NTSB Identification: LAX07LA079B
Accident occurred Saturday, February 03, 2007 in Palos Verdes, CA
Probable Cause Approval Date: 06/30/2008
Aircraft: Boeing A75N1(PT17), registration: N49270
Injuries: 1 Minor,1 Uninjured.

NTSB investigators may not have traveled in support of this investigation and used data provided by various sources to prepare this aircraft accident report.

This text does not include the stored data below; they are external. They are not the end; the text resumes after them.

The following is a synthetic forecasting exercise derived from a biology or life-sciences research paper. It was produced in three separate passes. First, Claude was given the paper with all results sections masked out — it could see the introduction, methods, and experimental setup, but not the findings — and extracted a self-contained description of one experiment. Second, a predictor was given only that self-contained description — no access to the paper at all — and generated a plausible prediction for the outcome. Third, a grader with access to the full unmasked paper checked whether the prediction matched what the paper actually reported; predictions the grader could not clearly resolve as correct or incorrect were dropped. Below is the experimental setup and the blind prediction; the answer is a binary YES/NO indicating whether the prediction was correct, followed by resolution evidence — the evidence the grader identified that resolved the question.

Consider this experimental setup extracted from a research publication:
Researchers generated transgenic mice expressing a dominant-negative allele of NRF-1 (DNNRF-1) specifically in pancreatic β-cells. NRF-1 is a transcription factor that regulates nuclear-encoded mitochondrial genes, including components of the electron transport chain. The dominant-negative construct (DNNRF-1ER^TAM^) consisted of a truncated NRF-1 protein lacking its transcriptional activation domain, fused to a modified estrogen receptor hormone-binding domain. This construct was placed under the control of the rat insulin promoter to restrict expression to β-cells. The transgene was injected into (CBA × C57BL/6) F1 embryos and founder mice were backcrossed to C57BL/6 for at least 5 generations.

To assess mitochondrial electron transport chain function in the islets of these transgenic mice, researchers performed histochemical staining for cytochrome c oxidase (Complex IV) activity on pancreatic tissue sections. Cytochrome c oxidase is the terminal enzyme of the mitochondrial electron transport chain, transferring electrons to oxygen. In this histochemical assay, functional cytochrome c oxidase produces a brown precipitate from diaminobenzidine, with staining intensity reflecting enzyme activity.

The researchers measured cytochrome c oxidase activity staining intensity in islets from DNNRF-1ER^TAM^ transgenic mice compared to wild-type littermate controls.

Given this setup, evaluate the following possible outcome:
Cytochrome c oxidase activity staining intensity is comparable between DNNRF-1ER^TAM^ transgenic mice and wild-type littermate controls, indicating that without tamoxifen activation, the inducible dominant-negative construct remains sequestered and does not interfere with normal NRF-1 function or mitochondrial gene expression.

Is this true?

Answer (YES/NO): NO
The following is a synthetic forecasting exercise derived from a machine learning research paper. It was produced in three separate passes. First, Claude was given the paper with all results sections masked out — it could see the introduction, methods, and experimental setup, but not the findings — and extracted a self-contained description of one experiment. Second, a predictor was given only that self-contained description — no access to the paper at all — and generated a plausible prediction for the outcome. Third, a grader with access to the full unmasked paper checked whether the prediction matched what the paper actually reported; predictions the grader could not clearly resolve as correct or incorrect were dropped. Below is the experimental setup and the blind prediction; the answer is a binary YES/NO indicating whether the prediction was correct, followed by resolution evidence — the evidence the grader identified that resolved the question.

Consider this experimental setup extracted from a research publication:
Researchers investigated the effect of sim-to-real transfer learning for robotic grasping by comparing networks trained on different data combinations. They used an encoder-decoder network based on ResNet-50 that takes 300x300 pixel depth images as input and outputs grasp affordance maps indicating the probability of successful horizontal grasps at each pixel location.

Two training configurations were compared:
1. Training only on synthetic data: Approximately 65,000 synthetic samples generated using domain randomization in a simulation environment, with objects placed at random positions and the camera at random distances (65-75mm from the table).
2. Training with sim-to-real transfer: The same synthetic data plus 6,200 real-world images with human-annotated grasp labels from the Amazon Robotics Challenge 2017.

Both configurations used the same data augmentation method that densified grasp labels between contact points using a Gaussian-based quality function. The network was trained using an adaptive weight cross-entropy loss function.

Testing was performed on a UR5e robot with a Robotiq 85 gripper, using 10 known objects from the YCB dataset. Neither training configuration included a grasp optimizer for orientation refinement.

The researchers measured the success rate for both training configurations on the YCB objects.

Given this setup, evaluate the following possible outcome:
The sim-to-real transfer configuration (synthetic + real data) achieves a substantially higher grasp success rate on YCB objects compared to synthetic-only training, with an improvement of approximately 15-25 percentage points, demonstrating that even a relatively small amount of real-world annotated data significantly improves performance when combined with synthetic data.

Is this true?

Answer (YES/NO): NO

N30140 and a PT-17 departed the local airport to the south and established radio communication with each other. For approximately 15 minutes, the two airplanes flew independently of each other. During that time, the pilot of N30140 heard over the radio frequency two other pilots that were operating in the area, and the pilot did not see either of the two aircraft. One of those two aircraft was N49270. N30140 and the other PT-17 had then decided to return to the airport. N30140 began to regroup with the PT-17 at an altitude of 3,000 feet mean sea level (msl). Approximately 1,000 feet from the PT-17, the pilot of N30140 felt "a hard impact on my aircraft." The airplane rolled more than 90 degrees to the right in a steep descent. The pilot thought another aircraft struck his; however, he did not see another aircraft. The pilot regained partial control of the airplane and executed a forced landing. During the landing, the airplane stalled approximately 35 feet above the terrain, impacted the terrain, and nosed over. N49270 also departed the same local airport to the south and climbed to 3,000 feet msl. Approximately 20 minutes into the flight, he observed N30140 and another PT-17 coming toward him, and they were not in formation. The two airplanes were flying northwest (N49270 was flying south) and N30140 was a "few hundred feet lower." N49270 and the other PT-17 confirmed visual contact with each other over the radio. N49270 and the other PT-17 intended on joining in formation. With about 1/2 mile separation between the two PT-17s, N30140 crossed under N49270. N49270 then joined up with the other PT-17 and "stabilized on [other PT-17] left wing in the step-up position and headed easterly." Approximately 1 minute later, the pilot of N49270 felt a bump and noticed N30140 was slightly to the left and below his airplane. The pilot of N49270 realized that his propeller contacted the tail section of N30140. N49270 landed uneventfully at the airport.

The National Transportation Safety Board determines the probable cause(s) of this accident to be:

the failure of both pilots to maintain adequate visual lookout and clearance from each other while maneuvering in close proximity.